-
Super Micro Computer shares traded higher in early trading on Monday after the embattled server maker received a Nasdaq extension to file its delayed annual report.
-
The stock consolidated within a pennant last week, a chart pattern that signals a continuation of the stock’s recent impulsive move higher.
-
Investors should watch key overhead areas on Supermicro’s chart around $50, $64, and $97, while also monitoring a major support level near $30.
Super Micro Computer (SMCI) shares traded higher in early trading on Monday after the embattled server maker said late Friday that it had received an extension until February from the Nasdaq to file its delayed annual report.
The news comes almost a month after the company named a new auditor and submitted a compliance plan to the exchange as concerns grew that its stock could be delisted after the firm failed to file its 2024 annual report in August following a series of accounting and corporate governance issues.
Supermicro said Friday that it anticipates filing its annual report, along with its delayed report for the September quarter, by the Feb. 25 deadline to meet its Nasdaq exchange listing requirements.

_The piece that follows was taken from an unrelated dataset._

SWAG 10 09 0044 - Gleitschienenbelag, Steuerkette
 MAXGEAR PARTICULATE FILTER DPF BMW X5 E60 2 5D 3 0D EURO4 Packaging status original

Although the stock dropped around 65% between late October and mid-November, it has recovered most of those losses over the past month and now trades more than 50% higher on the year through Friday’s close.
Below, we take a closer look at Supermicro’s chart and use technical analysis to identify important price levels that investors may be watching out for.
Since bottoming out last month, Supermicro shares have staged a remarkable recovery, with the price more than doubling from its mid-November low.
Importantly, above-average volume has backed the bullish reversal, indicating buying activity from larger market players.
More recently, the stock consolidated within a pennant last week, a chart pattern that signals a continuation of the stock’s recent impulsive move higher.
Let’s point out three key overhead areas on Supermicro’s chart worth watching and also identify a major support level that may attract buying interest in the stock during pullbacks.
The first overhead area to monitor sits around $50. This level, about 14% above Friday’s closing price, could encounter selling pressure near the early August swing low and the upper level of a narrow consolidation period that formed on the chart throughout most of October.
A close above this price could see the shares climb to the $64 level, an area on the chart just below the downward sloping 200-day moving average where the price may run into resistance near the prominent August countertrend high.